İnsülin direnci Tip 2 diyabet dışında şu hastalıklara neden olabilir;
- Yüksek tansiyon
- Yüksek kolesterol
- Trigliserid yüksekliği
- Polikistik over sendromu
- Koroner arter hastalığı
- Kolon tümörleri
- Meme kanseri
- Tromboza eğilimin artmasına bağlı damar tıkanmaları
- Karaciğer yağlanması ve karaciğer fibrozisi,
- Kardiyomiyopati
- Kas krampları
- Cilt bozuklukları
- Kıkırdak dokuda büyüme (psödoakromegali)
- Amiloid hastalığı
- Alzhaimer
İnsulin direncinin belirtilerine dikkat!
- Yemekten sonra veya şekerli bir gıda yedikten sonra uyku ve ağırlık hissi
- Yemekten sonra acıkma, terleme, ellerde titreme
- Çabuk kilo alma ve/veya kilo vermede zorluk
- Sık acıkma ve tatlı yeme isteği
- Konsantrasyon ve algılama güçlüğü
- Uyku bozukluğu
- Bel çevresinde kalınlaşma
- Karaciğer yağlanması
- Kadınlarda adet düzensizliği
- Kıllanma artışı
- Koltuk altı ve ensede kahverengi esmerleşme şeklinde renk değişiklikleri
Ciltte siyahlaşma oluyorsa önemseyin
İnsülin direnci tanı sürecinde kadınlarda bel çevresinin 90 cm erkeklerde 100 cm’den fazla- olması önemli göstergelerdendir. Genellikle kanda trigliserid yüksekliği yeterlidir ancak vücut kitle endeksinin de artmış olması teşhisi koydurur. Açlık kan şekeri ve açlık insülini ölçerek homa indeksi hesaplamak tanıyı kesinleştirir. Diyabete ilerlemiş hastalarda şeker hastalığı çok su içme, sık idrar yapma ve çok sık yemek yeme belirtileri ile ortaya çıkar. Fizik muayenede akantozis nigrigans diye adlandırılan ciltte siyahlaşma belirtileri insülin direnci için tipik fizik muayene bulgularıdır.

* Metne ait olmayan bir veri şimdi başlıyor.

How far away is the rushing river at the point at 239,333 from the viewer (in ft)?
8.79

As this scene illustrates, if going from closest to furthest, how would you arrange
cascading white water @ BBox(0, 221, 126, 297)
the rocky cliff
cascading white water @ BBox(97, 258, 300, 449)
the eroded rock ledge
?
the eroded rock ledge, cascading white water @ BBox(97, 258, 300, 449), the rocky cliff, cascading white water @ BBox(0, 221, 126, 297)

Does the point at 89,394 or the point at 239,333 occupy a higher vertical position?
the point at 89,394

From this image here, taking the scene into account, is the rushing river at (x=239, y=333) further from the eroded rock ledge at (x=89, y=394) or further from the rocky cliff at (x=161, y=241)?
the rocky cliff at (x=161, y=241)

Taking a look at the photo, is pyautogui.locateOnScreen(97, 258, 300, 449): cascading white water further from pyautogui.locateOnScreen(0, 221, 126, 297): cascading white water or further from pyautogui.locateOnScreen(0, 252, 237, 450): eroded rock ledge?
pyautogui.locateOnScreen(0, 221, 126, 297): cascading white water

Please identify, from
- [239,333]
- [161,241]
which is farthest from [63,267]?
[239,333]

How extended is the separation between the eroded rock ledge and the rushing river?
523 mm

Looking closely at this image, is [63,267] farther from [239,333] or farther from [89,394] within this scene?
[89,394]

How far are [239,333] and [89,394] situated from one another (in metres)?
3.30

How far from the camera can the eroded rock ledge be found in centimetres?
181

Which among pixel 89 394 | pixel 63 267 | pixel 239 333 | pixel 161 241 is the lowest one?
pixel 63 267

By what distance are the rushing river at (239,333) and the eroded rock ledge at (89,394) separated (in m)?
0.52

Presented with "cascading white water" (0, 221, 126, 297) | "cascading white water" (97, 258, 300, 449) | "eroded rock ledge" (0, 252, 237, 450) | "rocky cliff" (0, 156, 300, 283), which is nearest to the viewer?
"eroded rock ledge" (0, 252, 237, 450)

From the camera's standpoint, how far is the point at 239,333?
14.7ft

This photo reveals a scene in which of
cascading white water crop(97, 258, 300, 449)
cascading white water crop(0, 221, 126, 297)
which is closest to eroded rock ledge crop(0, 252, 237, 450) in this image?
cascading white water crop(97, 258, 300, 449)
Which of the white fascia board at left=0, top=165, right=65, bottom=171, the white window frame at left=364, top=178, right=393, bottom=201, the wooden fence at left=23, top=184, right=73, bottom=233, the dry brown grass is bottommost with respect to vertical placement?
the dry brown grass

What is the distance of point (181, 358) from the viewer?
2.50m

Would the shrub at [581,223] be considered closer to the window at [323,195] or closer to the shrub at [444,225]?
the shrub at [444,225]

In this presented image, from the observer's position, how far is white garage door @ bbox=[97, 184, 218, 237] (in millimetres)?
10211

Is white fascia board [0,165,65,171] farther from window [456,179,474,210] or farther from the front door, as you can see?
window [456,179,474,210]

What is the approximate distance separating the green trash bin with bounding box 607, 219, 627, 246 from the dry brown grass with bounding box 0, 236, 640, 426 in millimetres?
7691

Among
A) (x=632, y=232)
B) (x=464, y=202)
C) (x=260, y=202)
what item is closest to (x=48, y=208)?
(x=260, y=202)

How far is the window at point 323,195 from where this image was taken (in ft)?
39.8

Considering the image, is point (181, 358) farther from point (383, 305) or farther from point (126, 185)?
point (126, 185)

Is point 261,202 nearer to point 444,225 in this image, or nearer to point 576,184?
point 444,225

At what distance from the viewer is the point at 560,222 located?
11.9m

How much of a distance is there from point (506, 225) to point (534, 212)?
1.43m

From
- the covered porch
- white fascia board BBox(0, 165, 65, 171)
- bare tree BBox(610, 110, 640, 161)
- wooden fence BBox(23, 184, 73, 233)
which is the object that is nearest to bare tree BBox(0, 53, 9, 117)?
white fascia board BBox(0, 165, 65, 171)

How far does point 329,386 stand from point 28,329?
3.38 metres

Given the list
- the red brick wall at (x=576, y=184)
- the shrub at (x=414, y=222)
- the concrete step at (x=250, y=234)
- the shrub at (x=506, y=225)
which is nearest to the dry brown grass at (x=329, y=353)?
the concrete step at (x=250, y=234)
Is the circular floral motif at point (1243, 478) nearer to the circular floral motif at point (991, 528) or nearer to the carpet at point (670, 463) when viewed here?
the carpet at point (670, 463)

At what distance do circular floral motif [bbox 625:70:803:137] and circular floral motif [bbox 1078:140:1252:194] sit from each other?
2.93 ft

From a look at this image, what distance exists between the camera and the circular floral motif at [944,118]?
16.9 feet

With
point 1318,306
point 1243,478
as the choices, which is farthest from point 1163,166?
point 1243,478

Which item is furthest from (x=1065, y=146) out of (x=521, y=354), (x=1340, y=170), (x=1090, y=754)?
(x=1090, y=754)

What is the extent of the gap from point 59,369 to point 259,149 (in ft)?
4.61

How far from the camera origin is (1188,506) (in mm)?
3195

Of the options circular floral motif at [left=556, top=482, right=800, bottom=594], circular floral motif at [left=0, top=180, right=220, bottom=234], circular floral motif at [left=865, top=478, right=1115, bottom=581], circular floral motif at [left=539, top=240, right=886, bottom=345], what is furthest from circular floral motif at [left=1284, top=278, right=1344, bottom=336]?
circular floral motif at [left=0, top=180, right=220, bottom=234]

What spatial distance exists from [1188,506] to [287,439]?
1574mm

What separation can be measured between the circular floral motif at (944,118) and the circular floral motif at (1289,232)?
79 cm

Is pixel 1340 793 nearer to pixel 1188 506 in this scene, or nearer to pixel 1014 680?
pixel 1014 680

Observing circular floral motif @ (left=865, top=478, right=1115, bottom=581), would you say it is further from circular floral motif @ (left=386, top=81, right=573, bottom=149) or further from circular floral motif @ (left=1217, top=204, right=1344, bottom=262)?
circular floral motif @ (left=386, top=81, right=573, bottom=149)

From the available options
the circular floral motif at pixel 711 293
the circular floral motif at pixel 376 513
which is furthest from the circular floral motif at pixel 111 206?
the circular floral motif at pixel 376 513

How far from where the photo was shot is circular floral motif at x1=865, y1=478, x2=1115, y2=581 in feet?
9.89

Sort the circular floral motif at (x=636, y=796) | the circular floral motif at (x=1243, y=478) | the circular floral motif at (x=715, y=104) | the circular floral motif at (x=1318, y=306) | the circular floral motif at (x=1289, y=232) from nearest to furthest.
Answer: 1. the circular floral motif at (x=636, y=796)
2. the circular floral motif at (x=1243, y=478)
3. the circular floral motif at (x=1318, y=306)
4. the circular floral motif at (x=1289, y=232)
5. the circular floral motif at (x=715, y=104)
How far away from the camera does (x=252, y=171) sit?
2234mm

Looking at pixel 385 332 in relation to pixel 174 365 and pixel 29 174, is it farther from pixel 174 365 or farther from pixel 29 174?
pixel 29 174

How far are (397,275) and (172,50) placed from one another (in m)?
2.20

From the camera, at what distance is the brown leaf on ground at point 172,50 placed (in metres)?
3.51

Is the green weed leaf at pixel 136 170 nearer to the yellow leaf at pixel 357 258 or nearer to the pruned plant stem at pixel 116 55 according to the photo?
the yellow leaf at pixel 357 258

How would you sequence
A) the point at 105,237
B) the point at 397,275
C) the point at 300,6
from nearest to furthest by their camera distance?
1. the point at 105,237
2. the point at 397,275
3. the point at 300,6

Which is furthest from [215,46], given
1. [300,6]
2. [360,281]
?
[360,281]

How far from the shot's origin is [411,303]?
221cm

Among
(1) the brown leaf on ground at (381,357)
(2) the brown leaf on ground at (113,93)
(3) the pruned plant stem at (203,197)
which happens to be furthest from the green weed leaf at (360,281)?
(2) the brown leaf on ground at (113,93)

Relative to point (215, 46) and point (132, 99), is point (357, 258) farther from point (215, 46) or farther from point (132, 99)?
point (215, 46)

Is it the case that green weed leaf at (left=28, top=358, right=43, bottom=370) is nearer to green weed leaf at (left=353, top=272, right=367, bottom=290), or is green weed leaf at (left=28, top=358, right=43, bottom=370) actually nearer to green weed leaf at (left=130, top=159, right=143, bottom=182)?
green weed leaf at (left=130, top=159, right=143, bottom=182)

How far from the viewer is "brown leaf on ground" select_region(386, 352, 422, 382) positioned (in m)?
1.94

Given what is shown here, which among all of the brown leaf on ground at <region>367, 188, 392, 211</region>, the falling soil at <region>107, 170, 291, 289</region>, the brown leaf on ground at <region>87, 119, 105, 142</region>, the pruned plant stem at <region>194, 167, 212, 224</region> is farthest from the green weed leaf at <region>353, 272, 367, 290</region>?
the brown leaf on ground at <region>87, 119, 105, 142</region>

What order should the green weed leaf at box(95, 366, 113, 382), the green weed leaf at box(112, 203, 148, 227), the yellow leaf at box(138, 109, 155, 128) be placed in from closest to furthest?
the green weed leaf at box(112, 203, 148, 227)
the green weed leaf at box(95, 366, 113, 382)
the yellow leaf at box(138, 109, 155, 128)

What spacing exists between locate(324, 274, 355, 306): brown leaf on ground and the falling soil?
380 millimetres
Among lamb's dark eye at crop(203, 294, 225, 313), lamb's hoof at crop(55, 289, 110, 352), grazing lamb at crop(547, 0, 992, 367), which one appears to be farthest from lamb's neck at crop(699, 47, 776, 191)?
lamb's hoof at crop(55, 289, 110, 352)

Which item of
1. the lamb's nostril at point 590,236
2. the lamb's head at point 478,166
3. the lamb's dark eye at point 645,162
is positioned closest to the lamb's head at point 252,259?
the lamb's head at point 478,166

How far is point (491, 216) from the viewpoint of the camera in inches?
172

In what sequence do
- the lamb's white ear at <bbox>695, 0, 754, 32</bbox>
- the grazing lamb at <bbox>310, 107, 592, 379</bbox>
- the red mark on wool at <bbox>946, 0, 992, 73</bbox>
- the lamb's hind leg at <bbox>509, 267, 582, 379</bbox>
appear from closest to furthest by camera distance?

Fiziksel aktiviteyi artırmak şart!
Metabolik sendrom ve insulin direncinde kişiye yönelik tedavi planlanır. İnsülin direnci sonucunda olabilecek hastalıklardan korunmak için kilo kontrolü başta olmak üzere egzersiz, yaşam tarzı ve beslenme alışkanlıklarında kalıcı değişiklikler yapmak gerekmektedir. İlaç tedavisi yardımcı tedavidir. Asıl önemli olan fiziksel aktiviteleri artırmaktır. İlaç tedavisinde bilimsel olarak kanıtlanmış metfomin ve bazı hastalarda insulin direncini yenmek için pioglitazon düşük dozlarda kullanılmaktadır. İnsülin direncine başka bir hastalık eşlik ediyorsa farklı ilaçlarla kombine tedaviler yapılabilir.
Protein ağırlık öğünler planlanmalı
İnsülin direncinde kişiler çok sık acıktığı için; sık yemek yeme ve ara öğünlerin olduğu diyetler önerilir. Ancak bu yanlıştır. Öğün sayısının fazlalığı kişide daha fazla insülin salgılanmasına neden olur ve daha çok açlık nöbetleri yaşarlar. Böylelikle de kilo artışı devam eder. Bunun yerine daha az öğün önerilmeli ve öğünler protein ağırlıklı planlanmalıdır. Günlük düzenli yapılan yürüyüş ya da spor aktiviteleri ile beraber karbonhidratlı ve yağlı gıdaların azaltılması temel tedavi yaklaşımlarıdır.